EXERCISE TASK: Present the listing below as a numbered list, one entry per line, and omit any blank lines.

INFORMATION PROVIDED:
--*--

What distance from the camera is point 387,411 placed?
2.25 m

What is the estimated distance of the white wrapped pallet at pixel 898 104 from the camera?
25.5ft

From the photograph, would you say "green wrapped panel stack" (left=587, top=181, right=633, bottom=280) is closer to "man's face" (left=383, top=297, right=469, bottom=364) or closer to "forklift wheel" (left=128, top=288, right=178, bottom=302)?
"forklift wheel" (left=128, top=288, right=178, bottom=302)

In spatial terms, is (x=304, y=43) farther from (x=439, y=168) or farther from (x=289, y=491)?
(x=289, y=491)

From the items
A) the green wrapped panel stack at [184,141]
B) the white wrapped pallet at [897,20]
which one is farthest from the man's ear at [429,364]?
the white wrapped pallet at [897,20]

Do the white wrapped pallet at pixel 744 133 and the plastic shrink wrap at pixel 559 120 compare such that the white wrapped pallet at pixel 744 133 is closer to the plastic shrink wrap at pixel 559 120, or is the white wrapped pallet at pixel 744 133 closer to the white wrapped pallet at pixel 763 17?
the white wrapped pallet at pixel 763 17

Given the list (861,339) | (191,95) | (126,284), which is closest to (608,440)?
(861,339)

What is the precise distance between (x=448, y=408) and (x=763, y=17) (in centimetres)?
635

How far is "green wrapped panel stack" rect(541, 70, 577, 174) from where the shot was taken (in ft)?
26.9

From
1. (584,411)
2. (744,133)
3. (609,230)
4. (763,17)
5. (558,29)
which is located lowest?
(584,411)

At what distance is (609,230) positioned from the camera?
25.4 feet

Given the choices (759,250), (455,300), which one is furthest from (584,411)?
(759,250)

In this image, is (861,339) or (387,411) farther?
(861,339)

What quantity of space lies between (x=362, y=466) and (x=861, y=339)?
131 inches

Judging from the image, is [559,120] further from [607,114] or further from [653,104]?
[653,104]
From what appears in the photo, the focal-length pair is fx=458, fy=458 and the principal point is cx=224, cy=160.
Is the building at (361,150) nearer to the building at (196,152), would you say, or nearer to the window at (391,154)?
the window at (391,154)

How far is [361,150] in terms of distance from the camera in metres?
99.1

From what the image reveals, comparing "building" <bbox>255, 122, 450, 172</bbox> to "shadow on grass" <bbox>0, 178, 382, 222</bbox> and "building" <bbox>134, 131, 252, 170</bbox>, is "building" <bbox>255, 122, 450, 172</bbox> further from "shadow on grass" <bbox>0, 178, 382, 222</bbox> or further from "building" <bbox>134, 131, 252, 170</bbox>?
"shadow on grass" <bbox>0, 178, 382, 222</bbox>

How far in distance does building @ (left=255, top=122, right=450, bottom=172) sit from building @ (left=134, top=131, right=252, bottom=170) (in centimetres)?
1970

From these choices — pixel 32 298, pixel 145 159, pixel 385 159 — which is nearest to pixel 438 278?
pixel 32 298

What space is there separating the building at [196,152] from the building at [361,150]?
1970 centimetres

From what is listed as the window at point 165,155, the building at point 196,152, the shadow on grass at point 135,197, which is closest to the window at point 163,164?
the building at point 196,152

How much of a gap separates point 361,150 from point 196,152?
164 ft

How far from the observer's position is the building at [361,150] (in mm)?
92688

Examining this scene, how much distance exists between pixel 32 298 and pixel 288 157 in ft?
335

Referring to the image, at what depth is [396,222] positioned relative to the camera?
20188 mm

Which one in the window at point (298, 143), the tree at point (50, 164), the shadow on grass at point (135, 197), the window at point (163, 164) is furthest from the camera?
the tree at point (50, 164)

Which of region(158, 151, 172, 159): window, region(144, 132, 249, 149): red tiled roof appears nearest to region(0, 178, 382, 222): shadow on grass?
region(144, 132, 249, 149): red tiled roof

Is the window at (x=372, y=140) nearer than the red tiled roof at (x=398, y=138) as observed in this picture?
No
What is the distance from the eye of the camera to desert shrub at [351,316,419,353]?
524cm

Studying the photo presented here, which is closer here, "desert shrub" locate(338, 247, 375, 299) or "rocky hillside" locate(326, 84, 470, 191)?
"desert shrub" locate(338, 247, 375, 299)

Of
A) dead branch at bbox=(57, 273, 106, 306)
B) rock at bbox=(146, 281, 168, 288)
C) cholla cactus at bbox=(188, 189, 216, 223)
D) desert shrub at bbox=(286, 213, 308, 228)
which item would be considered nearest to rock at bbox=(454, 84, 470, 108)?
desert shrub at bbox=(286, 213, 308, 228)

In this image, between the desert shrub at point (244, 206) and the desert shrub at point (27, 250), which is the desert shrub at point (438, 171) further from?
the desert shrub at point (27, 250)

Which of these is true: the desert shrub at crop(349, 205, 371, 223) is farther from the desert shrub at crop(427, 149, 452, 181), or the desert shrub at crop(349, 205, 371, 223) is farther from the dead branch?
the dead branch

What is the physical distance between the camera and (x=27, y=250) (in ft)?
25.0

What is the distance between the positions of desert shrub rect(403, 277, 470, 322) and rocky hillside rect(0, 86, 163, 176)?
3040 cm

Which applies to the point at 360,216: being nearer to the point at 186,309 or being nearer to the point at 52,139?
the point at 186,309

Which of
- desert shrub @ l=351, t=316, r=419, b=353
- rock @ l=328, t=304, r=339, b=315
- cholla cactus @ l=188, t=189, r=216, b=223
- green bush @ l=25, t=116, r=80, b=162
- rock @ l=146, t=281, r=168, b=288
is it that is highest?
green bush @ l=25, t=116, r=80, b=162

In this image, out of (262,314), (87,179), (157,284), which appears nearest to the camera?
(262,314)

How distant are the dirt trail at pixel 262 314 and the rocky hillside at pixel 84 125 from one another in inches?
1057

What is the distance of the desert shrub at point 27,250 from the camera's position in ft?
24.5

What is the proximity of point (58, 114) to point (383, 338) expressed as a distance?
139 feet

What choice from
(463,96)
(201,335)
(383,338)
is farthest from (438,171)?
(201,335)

--*--

SOLVED PROBLEM:
1. What distance from the camera is point 387,411 placed?
2. 2.25 m
3. What is the estimated distance of the white wrapped pallet at pixel 898 104 from the camera?
4. 25.5ft
5. From the photograph, would you say "green wrapped panel stack" (left=587, top=181, right=633, bottom=280) is closer to "man's face" (left=383, top=297, right=469, bottom=364) or closer to "forklift wheel" (left=128, top=288, right=178, bottom=302)?
6. "forklift wheel" (left=128, top=288, right=178, bottom=302)
7. In spatial terms, is (x=304, y=43) farther from (x=439, y=168) or farther from (x=289, y=491)?
8. (x=289, y=491)
9. From the items
10. A) the green wrapped panel stack at [184,141]
11. B) the white wrapped pallet at [897,20]
12. which one is farthest from the man's ear at [429,364]?
13. the white wrapped pallet at [897,20]
14. Do the white wrapped pallet at pixel 744 133 and the plastic shrink wrap at pixel 559 120 compare such that the white wrapped pallet at pixel 744 133 is closer to the plastic shrink wrap at pixel 559 120, or is the white wrapped pallet at pixel 744 133 closer to the white wrapped pallet at pixel 763 17?
15. the white wrapped pallet at pixel 763 17
16. Given the list (861,339) | (191,95) | (126,284), which is closest to (608,440)?
17. (861,339)
18. What is the precise distance between (x=448, y=408) and (x=763, y=17) (in centimetres)?
19. 635
20. How far is "green wrapped panel stack" rect(541, 70, 577, 174) from where the shot was taken (in ft)?
21. 26.9
22. From
23. 1. (584,411)
24. 2. (744,133)
25. 3. (609,230)
26. 4. (763,17)
27. 5. (558,29)
28. which is located lowest?
29. (584,411)
30. At what distance is (609,230) positioned from the camera?
31. 25.4 feet
32. Given the choices (759,250), (455,300), which one is furthest from (584,411)?
33. (759,250)
34. In this image, is (861,339) or (387,411) farther?
35. (861,339)
36. What quantity of space lies between (x=362, y=466) and (x=861, y=339)?
37. 131 inches
38. Judging from the image, is [559,120] further from [607,114] or further from [653,104]?
39. [653,104]
40. From what appears in the photo, the focal-length pair is fx=458, fy=458 and the principal point is cx=224, cy=160.
41. Is the building at (361,150) nearer to the building at (196,152), would you say, or nearer to the window at (391,154)?
42. the window at (391,154)
43. How far is [361,150] in terms of distance from the camera in metres?
44. 99.1
45. From what the image reveals, comparing "building" <bbox>255, 122, 450, 172</bbox> to "shadow on grass" <bbox>0, 178, 382, 222</bbox> and "building" <bbox>134, 131, 252, 170</bbox>, is "building" <bbox>255, 122, 450, 172</bbox> further from "shadow on grass" <bbox>0, 178, 382, 222</bbox> or further from "building" <bbox>134, 131, 252, 170</bbox>?
46. "shadow on grass" <bbox>0, 178, 382, 222</bbox>
47. How far in distance does building @ (left=255, top=122, right=450, bottom=172) sit from building @ (left=134, top=131, right=252, bottom=170) (in centimetres)?
48. 1970
49. From these choices — pixel 32 298, pixel 145 159, pixel 385 159 — which is nearest to pixel 438 278?
50. pixel 32 298
51. What space is there separating the building at [196,152] from the building at [361,150]?
52. 1970 centimetres
53. From what is listed as the window at point 165,155, the building at point 196,152, the shadow on grass at point 135,197, which is closest to the window at point 163,164?
54. the building at point 196,152
55. How much of a gap separates point 361,150 from point 196,152?
56. 164 ft
57. How far from the observer's position is the building at [361,150] (in mm)?
58. 92688
59. Examining this scene, how much distance exists between pixel 32 298 and pixel 288 157 in ft?
60. 335
61. Referring to the image, at what depth is [396,222] positioned relative to the camera?
62. 20188 mm
63. Which one in the window at point (298, 143), the tree at point (50, 164), the shadow on grass at point (135, 197), the window at point (163, 164) is furthest from the camera?
64. the tree at point (50, 164)
65. Which of region(158, 151, 172, 159): window, region(144, 132, 249, 149): red tiled roof appears nearest to region(0, 178, 382, 222): shadow on grass?
66. region(144, 132, 249, 149): red tiled roof
67. Is the window at (x=372, y=140) nearer than the red tiled roof at (x=398, y=138) as observed in this picture?
68. No
69. What is the distance from the eye of the camera to desert shrub at [351,316,419,353]?
70. 524cm
71. Studying the photo presented here, which is closer here, "desert shrub" locate(338, 247, 375, 299) or "rocky hillside" locate(326, 84, 470, 191)?
72. "desert shrub" locate(338, 247, 375, 299)
73. Of
74. A) dead branch at bbox=(57, 273, 106, 306)
75. B) rock at bbox=(146, 281, 168, 288)
76. C) cholla cactus at bbox=(188, 189, 216, 223)
77. D) desert shrub at bbox=(286, 213, 308, 228)
78. which item would be considered nearest to rock at bbox=(454, 84, 470, 108)?
79. desert shrub at bbox=(286, 213, 308, 228)
80. In this image, between the desert shrub at point (244, 206) and the desert shrub at point (27, 250), which is the desert shrub at point (438, 171) further from?
81. the desert shrub at point (27, 250)
82. Which of these is true: the desert shrub at crop(349, 205, 371, 223) is farther from the desert shrub at crop(427, 149, 452, 181), or the desert shrub at crop(349, 205, 371, 223) is farther from the dead branch?
83. the dead branch
84. What is the physical distance between the camera and (x=27, y=250) (in ft)?
85. 25.0
86. What is the distance between the positions of desert shrub rect(403, 277, 470, 322) and rocky hillside rect(0, 86, 163, 176)?
87. 3040 cm
88. Which applies to the point at 360,216: being nearer to the point at 186,309 or being nearer to the point at 52,139?
89. the point at 186,309
90. Which of
91. - desert shrub @ l=351, t=316, r=419, b=353
92. - rock @ l=328, t=304, r=339, b=315
93. - cholla cactus @ l=188, t=189, r=216, b=223
94. - green bush @ l=25, t=116, r=80, b=162
95. - rock @ l=146, t=281, r=168, b=288
96. is it that is highest?
97. green bush @ l=25, t=116, r=80, b=162
98. In this image, out of (262,314), (87,179), (157,284), which appears nearest to the camera?
99. (262,314)
100. How distant are the dirt trail at pixel 262 314 and the rocky hillside at pixel 84 125 from one another in inches?
101. 1057
102. What is the distance of the desert shrub at point 27,250 from the camera's position in ft?
103. 24.5
104. What is the proximity of point (58, 114) to point (383, 338) expressed as a distance?
105. 139 feet
106. What choice from
107. (463,96)
108. (201,335)
109. (383,338)
110. is farthest from (438,171)?
111. (201,335)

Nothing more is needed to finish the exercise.